The Philebus (occasionally given as Philebos; Greek: Φίληβος), is one of the surviving Socratic dialogues written in the 4th century BC by the ancient Greek philosopher Plato. Apart from Socrates, the primary speaker in Philebus, the other speakers are Philebus and Protarchus. But Philebus, who wants to defend the life of pleasure, hedonism, which Socrates describes as the life of an oyster, hardly participates, and his position has to be defended by Protarchus, who has learnt argumentation from Sophists.
Manuscripts of the work give it the subtitle "peri hēdonēs, ēthikos" indicating that it is "concerning pleasure", and that it is a work about "ethics", or in other words the question of the best way of life. However "there are large parts in the dialogue that deal with dialectics and ontology but have nothing to do with pleasure and ethics, or if so, only indirectly".

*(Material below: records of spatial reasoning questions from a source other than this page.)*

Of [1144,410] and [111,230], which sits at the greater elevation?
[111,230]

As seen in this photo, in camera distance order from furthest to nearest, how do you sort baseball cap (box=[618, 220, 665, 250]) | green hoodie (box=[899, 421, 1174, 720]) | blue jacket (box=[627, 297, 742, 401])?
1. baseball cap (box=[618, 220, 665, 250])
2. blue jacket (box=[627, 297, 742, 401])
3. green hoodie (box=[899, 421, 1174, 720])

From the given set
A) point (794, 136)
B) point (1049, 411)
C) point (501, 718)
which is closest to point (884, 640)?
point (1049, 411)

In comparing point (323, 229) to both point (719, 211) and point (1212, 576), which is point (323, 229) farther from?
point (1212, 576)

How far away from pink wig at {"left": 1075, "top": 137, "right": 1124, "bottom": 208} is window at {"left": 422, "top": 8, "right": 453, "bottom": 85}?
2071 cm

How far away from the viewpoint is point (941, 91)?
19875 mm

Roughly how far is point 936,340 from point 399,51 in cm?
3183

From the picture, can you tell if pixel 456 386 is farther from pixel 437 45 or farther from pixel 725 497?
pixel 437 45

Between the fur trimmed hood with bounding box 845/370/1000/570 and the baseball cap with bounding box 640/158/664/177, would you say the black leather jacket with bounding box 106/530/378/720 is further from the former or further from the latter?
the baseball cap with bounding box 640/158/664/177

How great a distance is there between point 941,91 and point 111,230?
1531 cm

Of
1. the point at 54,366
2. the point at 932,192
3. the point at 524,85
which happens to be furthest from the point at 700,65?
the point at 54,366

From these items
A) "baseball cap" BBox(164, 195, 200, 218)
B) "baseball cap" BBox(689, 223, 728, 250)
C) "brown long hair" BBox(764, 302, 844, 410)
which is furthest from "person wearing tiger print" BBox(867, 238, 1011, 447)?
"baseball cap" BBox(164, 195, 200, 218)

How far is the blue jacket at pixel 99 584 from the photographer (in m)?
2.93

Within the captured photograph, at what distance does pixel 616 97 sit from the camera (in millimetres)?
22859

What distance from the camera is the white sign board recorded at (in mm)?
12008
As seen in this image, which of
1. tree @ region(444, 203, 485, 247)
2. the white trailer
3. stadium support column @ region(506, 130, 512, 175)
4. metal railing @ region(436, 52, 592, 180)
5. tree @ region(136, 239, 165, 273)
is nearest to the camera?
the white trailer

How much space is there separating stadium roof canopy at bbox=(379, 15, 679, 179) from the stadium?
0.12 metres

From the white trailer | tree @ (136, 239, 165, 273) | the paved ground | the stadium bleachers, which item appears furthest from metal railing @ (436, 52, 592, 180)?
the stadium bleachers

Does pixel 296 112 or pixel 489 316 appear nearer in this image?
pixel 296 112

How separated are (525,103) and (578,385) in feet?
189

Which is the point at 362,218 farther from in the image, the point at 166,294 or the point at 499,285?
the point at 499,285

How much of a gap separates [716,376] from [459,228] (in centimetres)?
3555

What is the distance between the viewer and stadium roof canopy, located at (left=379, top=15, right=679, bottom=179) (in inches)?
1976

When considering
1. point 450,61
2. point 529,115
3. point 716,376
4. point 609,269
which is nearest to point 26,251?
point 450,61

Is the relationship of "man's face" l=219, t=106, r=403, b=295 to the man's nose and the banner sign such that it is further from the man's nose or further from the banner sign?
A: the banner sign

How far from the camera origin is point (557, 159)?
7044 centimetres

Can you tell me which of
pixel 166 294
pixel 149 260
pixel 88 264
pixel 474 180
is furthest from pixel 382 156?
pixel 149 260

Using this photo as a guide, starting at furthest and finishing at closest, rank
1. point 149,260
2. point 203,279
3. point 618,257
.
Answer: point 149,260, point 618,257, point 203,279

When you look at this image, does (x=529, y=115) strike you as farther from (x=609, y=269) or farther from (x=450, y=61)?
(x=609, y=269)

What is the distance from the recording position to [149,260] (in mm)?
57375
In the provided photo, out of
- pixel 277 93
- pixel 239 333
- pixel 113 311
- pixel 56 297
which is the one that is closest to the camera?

Plato was a philosopher in Classical Greece. He was also a mathematician, student of Socrates, writer of philosophical dialogues, and founder of the Academy in Athens, the first institution of higher learning in the Western world. Along with his mentor, Socrates, and his most-famous student, Aristotle, Plato helped to lay the foundations of Western philosophy and science. Alfred North Whitehead once noted: "the safest general characterization of the European philosophical tradition is that it consists of a series of footnotes to Plato."